-- Begin --

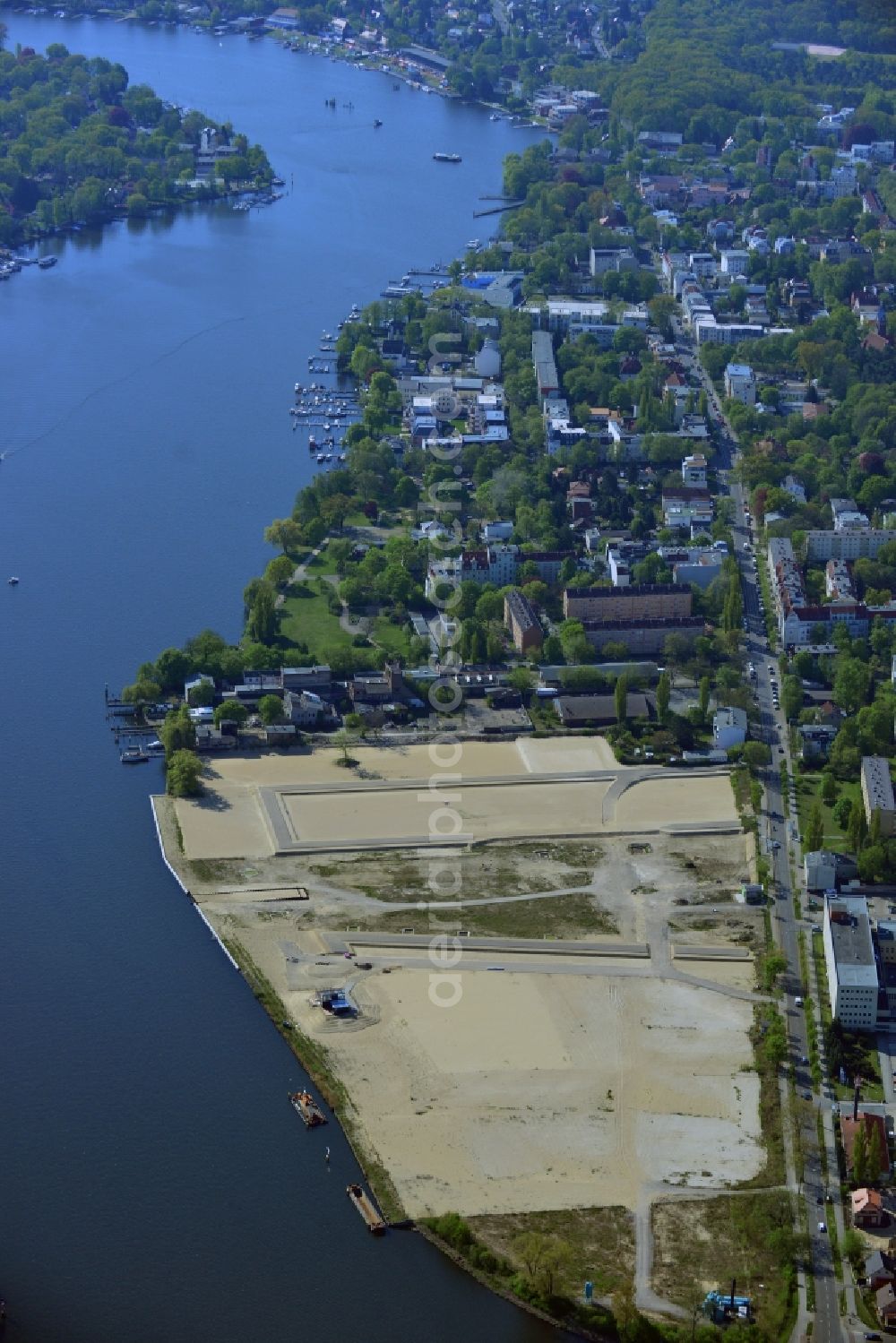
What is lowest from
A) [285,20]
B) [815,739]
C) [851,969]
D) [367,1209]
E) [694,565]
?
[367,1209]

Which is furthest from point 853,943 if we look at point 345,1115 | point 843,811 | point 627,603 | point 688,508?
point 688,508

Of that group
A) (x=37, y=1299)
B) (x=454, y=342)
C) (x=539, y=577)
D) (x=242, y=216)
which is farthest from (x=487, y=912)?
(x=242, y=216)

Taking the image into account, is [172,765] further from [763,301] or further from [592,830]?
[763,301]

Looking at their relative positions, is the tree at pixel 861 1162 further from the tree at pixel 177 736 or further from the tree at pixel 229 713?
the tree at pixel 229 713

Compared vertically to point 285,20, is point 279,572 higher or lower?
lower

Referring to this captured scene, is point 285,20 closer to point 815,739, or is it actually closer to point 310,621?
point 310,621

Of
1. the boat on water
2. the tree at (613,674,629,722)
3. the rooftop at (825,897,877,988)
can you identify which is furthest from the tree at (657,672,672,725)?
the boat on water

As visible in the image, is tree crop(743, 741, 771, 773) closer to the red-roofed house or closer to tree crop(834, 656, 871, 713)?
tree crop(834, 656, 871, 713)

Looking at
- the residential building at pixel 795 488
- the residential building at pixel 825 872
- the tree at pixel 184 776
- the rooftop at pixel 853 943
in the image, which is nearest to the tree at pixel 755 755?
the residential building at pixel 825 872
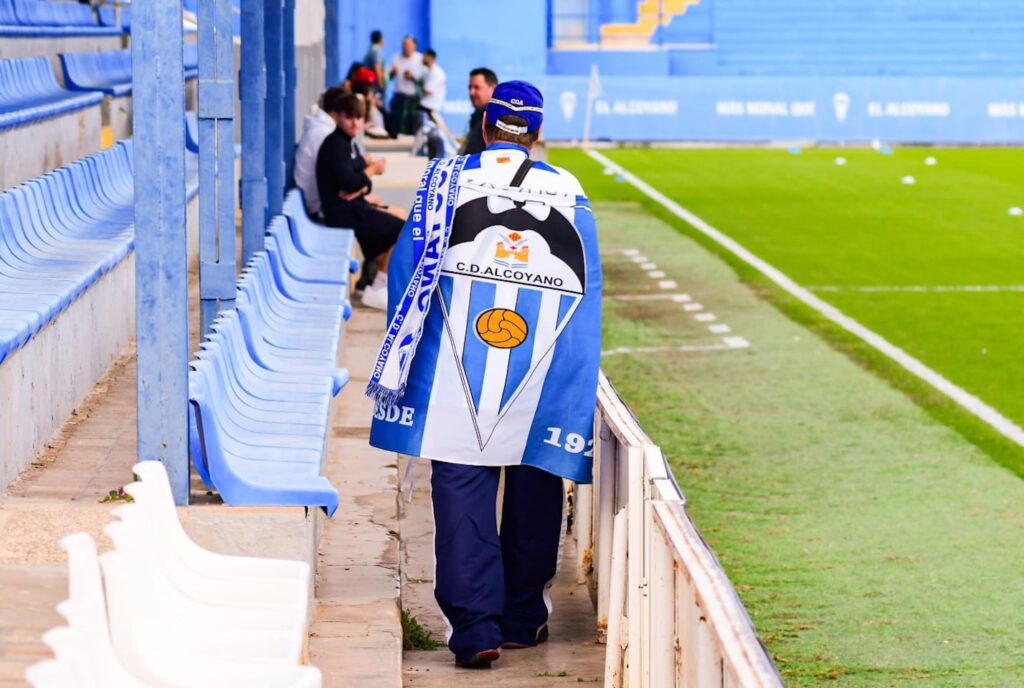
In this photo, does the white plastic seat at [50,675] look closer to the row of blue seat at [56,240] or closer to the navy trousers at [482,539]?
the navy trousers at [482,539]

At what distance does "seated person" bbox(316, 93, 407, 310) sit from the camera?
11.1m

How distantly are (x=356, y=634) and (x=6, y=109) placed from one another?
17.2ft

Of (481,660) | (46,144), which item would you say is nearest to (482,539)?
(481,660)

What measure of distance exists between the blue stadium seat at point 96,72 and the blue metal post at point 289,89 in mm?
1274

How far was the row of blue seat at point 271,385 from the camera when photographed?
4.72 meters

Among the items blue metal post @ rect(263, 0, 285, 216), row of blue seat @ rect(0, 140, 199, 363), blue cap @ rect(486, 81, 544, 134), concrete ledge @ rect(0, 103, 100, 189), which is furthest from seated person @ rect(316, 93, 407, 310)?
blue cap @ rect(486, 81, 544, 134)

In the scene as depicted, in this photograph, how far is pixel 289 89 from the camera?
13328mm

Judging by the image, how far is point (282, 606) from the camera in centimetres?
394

-- End --

▸ **WORK INSTRUCTIONS**:
Rewrite the lines from the one containing "How far was" through the end of the records, both included, as a Markdown table with the columns Row and Line, leaving out blank lines.

▸ **SOLUTION FOR THIS PROBLEM**:
| Row | Line |
|---|---|
| 1 | How far was the row of blue seat at point 271,385 from the camera when photographed? |
| 2 | 4.72 meters |
| 3 | Among the items blue metal post @ rect(263, 0, 285, 216), row of blue seat @ rect(0, 140, 199, 363), blue cap @ rect(486, 81, 544, 134), concrete ledge @ rect(0, 103, 100, 189), which is furthest from seated person @ rect(316, 93, 407, 310)? |
| 4 | blue cap @ rect(486, 81, 544, 134) |
| 5 | In the scene as depicted, in this photograph, how far is pixel 289 89 from the camera? |
| 6 | 13328mm |
| 7 | Judging by the image, how far is point (282, 606) from the camera in centimetres? |
| 8 | 394 |